Selected text =>
::::::::::

Thursday, June 24, 2010
I woke up this morning to much cooler temps - hallelujah! - and I thought to myself that it seemed like a good day for speedwork. Well, it is Thursday after all, and Thursday = speedwork, or at least it used to. On my marathon and half marathon training plans (which accounted for almost all of my training in the last year), Thursday's workout was either speedwork or a tempo run. My current triathlon plan doesn't include any effort-based running, because the run portion of the race is only three miles long and I really felt like I needed to concentrate on my biking and swimming skills (or lack thereof). This means I haven't done any speedwork of any kind for about three months - yikes!
I pre-program my speeds and distances into my Garmin so I can do speedwork on my regular running routes. I'm not a big fan of running around a track. Today's workout was 5 miles total distance with a 1.5 mile warm-up, 2 x 1 mile repeats @ 7:40 pace with .5 mile recovery, and 1 mile cool-down. When I set the repeats, I really debated if 7:40 was too aggressive, but thought I would give it a go anyway.
As I set off from my house, I turned directly into a headwind. Not much, maybe 8 mph, but enough that I felt like it was work, and wouldn't you know it, here came my old arch-nemesis, Creeping Doubt. I hear Creeping Doubt in my head somewhat frequently on my runs. Some days he's just a shadow flitting through quickly, and other days he'll stick around long enough to make a snarky comment or two. Well, today he brought his luggage and moved in with his cousins Nagging Worry and Mom Guilt. Ugh!

::::::::::

Rows of box annotation data

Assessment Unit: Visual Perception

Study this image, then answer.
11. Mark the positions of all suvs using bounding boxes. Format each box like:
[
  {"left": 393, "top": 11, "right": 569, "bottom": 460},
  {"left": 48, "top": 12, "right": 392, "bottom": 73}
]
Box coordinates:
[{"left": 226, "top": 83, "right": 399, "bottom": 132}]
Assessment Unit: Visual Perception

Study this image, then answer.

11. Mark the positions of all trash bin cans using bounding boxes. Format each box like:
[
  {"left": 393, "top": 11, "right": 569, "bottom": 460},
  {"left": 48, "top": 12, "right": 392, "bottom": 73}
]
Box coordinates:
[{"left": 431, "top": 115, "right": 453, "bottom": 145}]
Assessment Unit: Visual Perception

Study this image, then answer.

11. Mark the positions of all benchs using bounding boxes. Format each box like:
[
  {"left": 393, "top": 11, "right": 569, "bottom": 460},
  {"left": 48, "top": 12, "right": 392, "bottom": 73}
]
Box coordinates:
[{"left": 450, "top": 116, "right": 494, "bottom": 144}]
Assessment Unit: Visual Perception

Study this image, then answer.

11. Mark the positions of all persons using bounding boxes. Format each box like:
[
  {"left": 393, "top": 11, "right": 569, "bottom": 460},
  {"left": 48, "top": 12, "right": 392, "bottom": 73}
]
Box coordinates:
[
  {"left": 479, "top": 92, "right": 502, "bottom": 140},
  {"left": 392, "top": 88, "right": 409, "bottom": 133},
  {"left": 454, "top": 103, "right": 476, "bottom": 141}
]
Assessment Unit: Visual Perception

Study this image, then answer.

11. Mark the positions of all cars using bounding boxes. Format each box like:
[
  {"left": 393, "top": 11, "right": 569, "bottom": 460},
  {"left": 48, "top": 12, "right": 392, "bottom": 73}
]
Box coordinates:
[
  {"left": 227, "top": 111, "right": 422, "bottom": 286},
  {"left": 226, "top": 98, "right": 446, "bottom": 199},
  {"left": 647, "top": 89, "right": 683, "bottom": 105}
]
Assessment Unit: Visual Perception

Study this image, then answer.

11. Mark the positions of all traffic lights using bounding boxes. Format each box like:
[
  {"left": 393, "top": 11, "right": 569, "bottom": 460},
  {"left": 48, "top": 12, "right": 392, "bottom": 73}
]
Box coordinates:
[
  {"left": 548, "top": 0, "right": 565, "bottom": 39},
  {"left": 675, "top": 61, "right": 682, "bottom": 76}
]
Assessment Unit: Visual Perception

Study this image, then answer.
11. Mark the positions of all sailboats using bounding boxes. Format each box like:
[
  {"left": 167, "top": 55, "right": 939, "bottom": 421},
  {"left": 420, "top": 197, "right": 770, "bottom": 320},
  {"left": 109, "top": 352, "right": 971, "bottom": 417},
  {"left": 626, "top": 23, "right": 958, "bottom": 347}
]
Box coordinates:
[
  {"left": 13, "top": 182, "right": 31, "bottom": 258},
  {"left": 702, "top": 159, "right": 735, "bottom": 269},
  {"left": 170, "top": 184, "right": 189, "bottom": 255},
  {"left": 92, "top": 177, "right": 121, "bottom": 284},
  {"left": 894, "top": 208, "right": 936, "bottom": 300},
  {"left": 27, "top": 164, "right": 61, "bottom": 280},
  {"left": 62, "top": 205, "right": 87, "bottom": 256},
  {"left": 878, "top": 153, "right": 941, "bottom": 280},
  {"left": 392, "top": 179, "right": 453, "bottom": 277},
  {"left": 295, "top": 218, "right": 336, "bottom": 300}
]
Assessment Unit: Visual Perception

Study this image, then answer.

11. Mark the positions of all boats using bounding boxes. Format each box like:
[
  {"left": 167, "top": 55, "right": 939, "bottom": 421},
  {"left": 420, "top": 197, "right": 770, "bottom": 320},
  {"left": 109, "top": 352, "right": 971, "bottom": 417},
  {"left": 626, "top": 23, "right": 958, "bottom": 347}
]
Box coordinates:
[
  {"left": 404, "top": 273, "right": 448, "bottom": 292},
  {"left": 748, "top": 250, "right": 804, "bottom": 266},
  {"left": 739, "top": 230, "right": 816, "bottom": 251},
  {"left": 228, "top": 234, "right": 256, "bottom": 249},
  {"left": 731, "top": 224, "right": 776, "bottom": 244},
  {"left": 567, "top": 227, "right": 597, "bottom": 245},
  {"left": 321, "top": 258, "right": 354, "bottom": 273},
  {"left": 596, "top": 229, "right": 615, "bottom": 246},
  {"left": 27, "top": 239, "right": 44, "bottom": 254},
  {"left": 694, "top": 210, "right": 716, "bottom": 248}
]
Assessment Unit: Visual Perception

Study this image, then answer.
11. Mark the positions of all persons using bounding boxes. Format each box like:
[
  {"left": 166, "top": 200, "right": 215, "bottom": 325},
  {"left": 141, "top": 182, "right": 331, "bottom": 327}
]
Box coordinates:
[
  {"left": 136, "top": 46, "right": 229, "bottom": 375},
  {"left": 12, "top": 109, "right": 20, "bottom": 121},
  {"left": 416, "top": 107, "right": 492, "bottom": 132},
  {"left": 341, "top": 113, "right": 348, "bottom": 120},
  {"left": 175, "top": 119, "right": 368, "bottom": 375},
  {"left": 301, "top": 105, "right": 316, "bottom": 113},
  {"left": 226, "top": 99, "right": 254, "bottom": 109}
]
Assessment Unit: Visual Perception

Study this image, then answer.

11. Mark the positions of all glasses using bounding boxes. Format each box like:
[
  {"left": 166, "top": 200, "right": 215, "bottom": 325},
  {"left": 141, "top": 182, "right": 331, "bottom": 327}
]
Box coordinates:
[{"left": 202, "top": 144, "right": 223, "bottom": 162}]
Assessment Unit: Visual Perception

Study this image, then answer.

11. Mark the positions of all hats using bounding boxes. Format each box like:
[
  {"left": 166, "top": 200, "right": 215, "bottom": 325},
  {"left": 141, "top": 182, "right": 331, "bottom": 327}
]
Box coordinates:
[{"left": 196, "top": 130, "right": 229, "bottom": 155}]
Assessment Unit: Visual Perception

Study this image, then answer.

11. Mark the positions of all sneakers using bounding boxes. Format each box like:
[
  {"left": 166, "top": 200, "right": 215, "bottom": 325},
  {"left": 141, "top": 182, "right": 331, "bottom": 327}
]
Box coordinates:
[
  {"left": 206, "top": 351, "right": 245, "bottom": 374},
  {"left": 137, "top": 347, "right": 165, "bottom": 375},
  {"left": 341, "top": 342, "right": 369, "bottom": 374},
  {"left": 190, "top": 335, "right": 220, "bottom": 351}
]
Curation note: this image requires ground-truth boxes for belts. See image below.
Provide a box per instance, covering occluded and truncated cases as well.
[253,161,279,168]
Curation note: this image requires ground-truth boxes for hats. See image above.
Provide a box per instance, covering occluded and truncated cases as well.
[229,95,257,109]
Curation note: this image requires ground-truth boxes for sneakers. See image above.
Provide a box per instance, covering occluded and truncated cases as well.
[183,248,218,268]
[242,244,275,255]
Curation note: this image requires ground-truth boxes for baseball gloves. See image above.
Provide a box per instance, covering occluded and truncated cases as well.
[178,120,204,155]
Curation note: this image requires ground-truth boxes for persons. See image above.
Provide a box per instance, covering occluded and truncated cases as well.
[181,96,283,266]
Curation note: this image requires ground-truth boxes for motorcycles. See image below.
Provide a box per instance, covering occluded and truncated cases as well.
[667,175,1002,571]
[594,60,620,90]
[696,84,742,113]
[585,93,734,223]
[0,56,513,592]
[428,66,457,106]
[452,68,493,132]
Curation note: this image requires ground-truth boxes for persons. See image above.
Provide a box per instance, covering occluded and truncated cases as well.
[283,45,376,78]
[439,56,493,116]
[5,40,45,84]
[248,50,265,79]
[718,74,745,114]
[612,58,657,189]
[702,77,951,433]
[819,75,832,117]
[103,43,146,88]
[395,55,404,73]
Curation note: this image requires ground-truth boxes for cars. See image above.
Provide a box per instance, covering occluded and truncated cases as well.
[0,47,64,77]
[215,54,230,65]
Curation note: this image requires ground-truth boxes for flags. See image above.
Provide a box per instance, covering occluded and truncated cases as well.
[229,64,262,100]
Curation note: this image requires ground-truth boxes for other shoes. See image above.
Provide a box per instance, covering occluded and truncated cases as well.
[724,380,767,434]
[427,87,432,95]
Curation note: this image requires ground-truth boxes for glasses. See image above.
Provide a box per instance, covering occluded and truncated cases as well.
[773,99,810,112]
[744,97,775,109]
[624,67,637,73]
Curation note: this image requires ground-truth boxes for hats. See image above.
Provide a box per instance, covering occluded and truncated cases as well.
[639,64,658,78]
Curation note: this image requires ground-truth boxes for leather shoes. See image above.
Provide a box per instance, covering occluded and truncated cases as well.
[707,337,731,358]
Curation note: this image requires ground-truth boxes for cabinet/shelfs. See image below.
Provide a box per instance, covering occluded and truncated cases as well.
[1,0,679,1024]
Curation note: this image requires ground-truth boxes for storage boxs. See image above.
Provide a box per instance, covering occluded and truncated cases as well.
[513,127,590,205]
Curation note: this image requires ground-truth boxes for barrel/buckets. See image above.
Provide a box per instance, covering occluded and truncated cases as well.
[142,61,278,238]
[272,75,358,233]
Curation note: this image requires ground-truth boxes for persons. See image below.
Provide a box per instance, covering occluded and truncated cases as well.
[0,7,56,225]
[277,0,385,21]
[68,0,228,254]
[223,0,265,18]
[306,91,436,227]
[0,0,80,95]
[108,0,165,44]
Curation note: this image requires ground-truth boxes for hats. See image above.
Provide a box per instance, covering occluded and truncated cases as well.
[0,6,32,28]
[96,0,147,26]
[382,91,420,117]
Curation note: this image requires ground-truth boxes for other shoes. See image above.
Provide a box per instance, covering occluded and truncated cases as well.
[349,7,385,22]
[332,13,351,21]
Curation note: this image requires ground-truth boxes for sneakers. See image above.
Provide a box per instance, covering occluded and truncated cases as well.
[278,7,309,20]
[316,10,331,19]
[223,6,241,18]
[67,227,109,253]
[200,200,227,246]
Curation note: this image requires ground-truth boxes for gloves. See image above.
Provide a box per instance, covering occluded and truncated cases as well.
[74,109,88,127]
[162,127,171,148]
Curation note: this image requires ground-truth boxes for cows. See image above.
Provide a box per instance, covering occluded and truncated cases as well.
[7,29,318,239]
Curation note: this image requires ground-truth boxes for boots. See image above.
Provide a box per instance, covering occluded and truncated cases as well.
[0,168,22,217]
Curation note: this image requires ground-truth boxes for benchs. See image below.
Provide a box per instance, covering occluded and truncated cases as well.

::::::::::

Exercise instructions =>
[A] Answer these questions about the speedwork blog post:
(i) At what pace were the two mile repeats set?
(ii) How long is the run portion of the triathlon?
(iii) About how strong was the headwind, according to the post?
[B] Reproduce word for word the part of the speedwork blog post from "As I set off" to "Mom Guilt. Ugh!".

Solutions to the tasks =>
[A]
(i) 7:40 pace
(ii) Three miles
(iii) Maybe 8 mph

[B]
As I set off from my house, I turned directly into a headwind. Not much, maybe 8 mph, but enough that I felt like it was work, and wouldn't you know it, here came my old arch-nemesis, Creeping Doubt. I hear Creeping Doubt in my head somewhat frequently on my runs. Some days he's just a shadow flitting through quickly, and other days he'll stick around long enough to make a snarky comment or two. Well, today he brought his luggage and moved in with his cousins Nagging Worry and Mom Guilt. Ugh!